WHAT THIS EXERCISE ASKS ::
**1.** In the text on creating a vision, why shouldn't you worry about making your piece "pretty" or "good"? Answer in one to three sentences.
**2.** Carry the text on creating a vision forward from its last sentence.

TEXT PROVIDED ::
Let the images, colors and patterns guide you.
Allow the vision to express itself.  As your symbols and colors coalesce, you will begin to notice themes.  Don't worry about making something "pretty" or "good".  The nature of your vision is coming through you.  Release expectations and focus on opening your breath, your body, your heart.
Picture You will know when your vision is complete.
When you are done, you will know and feel the change.  Close the creating ceremony with a prayer or phrase.  I like to use, "and so it is," sweet, simple and positive.

Place your vision in an area where it is highly visible, a bookshelf, a bedroom wall, in the bathroom, over the kitchen sink.   Make offerings to your vision, meditate on it and with it.  Dream with it at night.

Leave the vision exposed for a period of time.  
A month.  A moon cycle.  A season.  Then, when it is time, prepare the release. Picture Burn it.

ENTRIES SUPPLIED ::
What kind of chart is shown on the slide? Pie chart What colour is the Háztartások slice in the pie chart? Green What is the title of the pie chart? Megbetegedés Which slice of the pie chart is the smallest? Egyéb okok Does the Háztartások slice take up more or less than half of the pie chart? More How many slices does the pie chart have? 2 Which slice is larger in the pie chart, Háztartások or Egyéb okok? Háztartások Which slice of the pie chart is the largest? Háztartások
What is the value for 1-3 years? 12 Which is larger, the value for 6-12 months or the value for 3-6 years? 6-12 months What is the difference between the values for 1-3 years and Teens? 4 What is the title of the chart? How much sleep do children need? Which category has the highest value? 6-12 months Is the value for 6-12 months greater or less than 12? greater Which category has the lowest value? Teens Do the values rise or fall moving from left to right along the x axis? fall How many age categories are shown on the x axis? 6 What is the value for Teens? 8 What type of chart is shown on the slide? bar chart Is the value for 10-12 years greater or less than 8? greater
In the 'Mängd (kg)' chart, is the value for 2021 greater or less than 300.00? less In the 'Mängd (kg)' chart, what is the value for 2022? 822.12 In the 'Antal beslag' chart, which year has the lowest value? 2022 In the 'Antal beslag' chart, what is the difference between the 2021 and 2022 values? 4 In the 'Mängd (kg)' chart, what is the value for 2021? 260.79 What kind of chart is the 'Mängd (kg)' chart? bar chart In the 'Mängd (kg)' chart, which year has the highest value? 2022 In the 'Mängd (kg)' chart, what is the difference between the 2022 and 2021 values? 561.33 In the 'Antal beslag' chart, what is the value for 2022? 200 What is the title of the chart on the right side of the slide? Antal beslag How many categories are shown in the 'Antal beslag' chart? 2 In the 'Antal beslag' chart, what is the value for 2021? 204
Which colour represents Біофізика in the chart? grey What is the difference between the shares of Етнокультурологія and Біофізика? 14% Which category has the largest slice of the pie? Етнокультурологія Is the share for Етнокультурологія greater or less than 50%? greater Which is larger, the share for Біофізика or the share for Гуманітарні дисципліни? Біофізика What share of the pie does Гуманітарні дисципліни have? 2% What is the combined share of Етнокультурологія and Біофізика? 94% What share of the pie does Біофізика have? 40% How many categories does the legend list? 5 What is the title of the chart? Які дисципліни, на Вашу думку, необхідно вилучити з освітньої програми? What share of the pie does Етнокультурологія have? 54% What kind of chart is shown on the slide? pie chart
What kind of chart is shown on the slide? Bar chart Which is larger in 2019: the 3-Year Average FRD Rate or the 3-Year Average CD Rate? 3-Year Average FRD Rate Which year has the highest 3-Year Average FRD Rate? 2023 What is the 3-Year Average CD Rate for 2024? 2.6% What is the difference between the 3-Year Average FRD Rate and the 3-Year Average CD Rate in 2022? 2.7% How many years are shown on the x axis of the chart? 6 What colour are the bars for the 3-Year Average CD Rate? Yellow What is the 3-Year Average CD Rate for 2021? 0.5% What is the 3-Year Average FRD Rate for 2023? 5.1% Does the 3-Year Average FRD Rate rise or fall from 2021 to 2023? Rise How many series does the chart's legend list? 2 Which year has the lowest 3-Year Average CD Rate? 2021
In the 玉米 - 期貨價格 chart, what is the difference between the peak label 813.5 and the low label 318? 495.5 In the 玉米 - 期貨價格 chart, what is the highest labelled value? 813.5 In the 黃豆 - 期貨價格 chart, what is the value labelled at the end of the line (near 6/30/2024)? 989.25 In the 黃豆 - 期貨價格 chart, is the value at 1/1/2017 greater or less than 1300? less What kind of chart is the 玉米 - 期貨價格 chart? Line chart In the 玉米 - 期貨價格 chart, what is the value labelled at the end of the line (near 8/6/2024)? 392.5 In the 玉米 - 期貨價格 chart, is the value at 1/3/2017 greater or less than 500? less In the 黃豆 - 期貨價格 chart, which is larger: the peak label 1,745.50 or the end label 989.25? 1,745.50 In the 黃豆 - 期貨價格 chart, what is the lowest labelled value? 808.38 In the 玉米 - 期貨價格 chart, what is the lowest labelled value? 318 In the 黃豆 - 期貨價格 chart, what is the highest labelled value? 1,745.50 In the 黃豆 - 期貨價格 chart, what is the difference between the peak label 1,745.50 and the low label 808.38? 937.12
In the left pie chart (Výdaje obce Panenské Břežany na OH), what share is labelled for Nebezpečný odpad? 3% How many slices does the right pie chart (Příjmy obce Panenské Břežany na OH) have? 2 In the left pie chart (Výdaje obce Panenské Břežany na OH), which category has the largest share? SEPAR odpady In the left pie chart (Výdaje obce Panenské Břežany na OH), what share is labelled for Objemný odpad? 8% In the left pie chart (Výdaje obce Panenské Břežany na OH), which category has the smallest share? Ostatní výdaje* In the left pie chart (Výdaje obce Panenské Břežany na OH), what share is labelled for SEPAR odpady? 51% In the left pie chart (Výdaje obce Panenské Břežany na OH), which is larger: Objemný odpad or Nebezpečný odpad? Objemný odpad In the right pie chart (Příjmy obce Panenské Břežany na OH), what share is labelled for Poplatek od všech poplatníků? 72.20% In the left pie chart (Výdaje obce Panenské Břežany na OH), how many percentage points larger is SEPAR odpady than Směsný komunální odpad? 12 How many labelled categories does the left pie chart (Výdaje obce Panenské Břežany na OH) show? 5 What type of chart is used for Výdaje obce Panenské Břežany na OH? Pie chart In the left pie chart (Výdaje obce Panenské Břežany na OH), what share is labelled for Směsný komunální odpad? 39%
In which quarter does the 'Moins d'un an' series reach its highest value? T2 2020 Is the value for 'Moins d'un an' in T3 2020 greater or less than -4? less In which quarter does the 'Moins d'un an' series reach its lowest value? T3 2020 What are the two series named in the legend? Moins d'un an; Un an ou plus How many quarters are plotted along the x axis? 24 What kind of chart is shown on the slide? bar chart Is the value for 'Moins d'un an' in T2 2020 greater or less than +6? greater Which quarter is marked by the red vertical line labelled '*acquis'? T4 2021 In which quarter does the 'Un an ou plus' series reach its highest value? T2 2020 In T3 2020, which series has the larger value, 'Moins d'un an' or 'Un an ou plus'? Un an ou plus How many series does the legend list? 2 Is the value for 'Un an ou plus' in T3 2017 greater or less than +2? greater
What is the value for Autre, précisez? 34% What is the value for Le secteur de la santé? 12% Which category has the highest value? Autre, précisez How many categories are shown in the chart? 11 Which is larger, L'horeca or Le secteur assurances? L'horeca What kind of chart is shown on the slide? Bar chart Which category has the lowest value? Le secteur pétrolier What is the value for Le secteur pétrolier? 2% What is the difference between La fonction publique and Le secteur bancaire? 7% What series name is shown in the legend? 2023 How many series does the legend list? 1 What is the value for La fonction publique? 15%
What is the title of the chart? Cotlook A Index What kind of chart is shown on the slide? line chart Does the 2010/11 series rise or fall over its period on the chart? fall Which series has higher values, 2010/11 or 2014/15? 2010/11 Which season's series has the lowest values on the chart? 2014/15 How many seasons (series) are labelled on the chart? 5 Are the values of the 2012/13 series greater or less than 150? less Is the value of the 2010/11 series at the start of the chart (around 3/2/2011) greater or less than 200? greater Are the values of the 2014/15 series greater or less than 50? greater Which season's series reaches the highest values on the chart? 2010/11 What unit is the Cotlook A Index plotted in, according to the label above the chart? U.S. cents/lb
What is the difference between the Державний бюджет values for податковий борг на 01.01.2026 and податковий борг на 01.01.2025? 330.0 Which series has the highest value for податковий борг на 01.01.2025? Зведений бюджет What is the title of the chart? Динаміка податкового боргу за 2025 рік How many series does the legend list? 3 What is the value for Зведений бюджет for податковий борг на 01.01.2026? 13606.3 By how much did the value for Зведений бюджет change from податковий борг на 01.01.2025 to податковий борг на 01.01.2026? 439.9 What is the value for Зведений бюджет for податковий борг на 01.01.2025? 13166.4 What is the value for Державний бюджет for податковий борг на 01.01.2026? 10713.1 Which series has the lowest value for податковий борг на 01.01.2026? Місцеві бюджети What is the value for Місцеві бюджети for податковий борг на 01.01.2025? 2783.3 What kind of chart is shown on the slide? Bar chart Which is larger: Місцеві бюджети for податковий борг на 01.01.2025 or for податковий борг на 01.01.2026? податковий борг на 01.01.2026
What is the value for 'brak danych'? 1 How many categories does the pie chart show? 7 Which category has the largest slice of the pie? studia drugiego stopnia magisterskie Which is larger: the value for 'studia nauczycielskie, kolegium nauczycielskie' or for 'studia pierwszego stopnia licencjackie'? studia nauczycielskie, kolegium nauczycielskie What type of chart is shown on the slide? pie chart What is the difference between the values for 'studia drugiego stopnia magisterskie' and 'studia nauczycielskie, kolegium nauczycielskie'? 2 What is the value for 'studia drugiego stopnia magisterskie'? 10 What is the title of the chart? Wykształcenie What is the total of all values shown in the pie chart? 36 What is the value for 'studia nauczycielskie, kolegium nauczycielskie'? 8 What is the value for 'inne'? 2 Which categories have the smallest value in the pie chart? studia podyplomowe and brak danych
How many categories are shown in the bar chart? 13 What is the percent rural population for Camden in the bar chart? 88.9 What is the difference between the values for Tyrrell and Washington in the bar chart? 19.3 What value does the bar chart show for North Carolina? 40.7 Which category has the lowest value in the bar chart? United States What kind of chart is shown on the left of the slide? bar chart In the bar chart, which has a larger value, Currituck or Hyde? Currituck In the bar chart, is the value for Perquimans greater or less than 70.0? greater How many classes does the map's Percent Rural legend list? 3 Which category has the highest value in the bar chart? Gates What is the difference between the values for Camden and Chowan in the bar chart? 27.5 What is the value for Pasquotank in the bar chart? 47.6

ACTIVITY ANSWERS ::
**1.** The text says not to worry about this because the nature of your vision is coming through you. Instead of judging the result, you release expectations and focus on opening your breath, your body and your heart.

**2.**
When your time period is up, prepare to burn the vision board.  This release is an exercise in trust, in letting go of desires and believing that the vision is alive within you, within the world.  If it feels uncomfortable to burn something you have lovingly created, sit with that a while.  Know that you can always create more, and that each expression will define a new beauty for your experience.

Make the burning a ritual.  Choose a time where you can be alone or are in a supportive environment.  Choose a method of burning appropriate to the vision, a fireplace to represent the heath of the heart, a pit at the beach for infinite abundance.  Have fun with the symbolism.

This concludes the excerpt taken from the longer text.